5. The Wrong Technology Implementation: Top Down Versus Bottom Up

  • Technology use in school is driven by teacher directives and the school’s curriculum. This has also resulted in underuse of the technology available. Technology in the students’ hands is used much more extensively as students find a read audience, find a read outlet for their creativity, and find the freedom to follow their interests. There is also the freedom to learn from failure, which they don’t seem to mind. Students also have to expend extra effort to find what they need. In addition to not allowing much if any free exploration, few teachers put student work online and many schools block content that would provide meaningful learning. They underestimate students’ power of will when they deal with something close to their heart and tend to define technology in a restrictive manner.
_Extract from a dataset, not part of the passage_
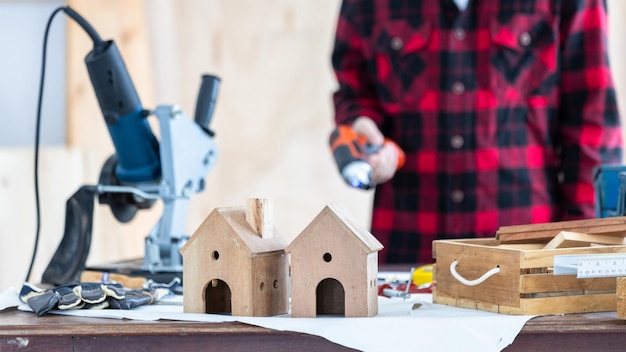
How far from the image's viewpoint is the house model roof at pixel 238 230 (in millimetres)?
1062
6. Making It Right: Reimagining Education in the Second Machine Age

  • The series of failures of new technologies to transform education is due to the fact that they have been used to augment the existing system. A curriculum that requires students to all learn the same things at the same pace is the central reason for the lack of technological transformation. Historically, teachers have owned the knowledge, dispensed it to students, and asked for the students to give it back.
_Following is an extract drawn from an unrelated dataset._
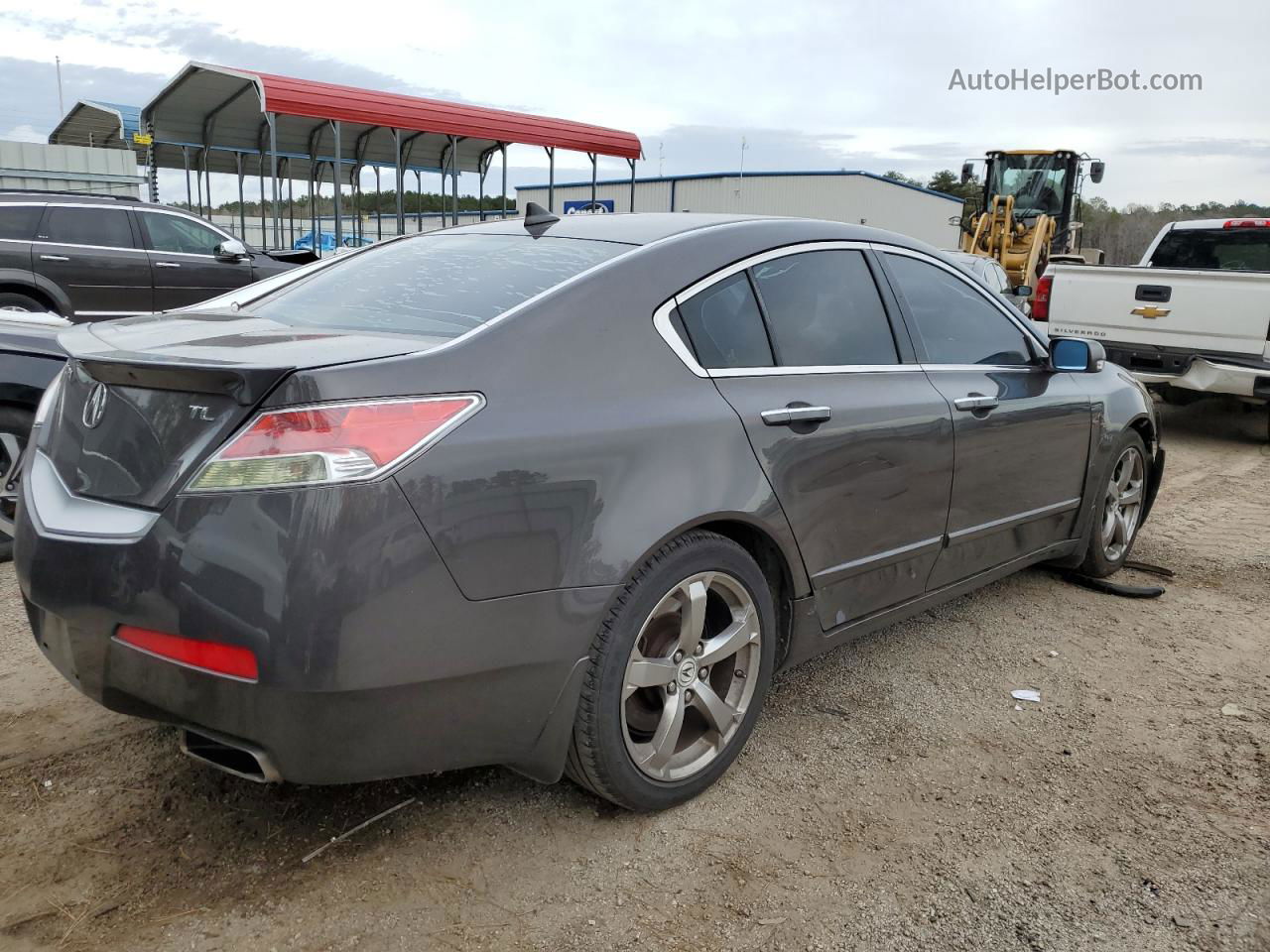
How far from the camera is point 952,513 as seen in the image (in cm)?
351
  • Now that the world’s knowledge is freely and easily available to everyone, it is possible to blow up the system and create one with personalized learning as a central feature where the curriculum is negotiated by each student with their teachers. Teachers should stop dispensing knowledge (direct instruction) and leave that to the machines that with endless patience can do it better. Teachers should not compete with Google and YouTube.
  • There is no need to group students by biological age and no need to cram all learning into fixed periods and semesters. Learning should take as long as it takes, which takes failure out of the game. The authors promote a system that encourages entrepreneurialism, creativity, critical thinking and collaboration. Education should not be a preparation for life, it should be life itself.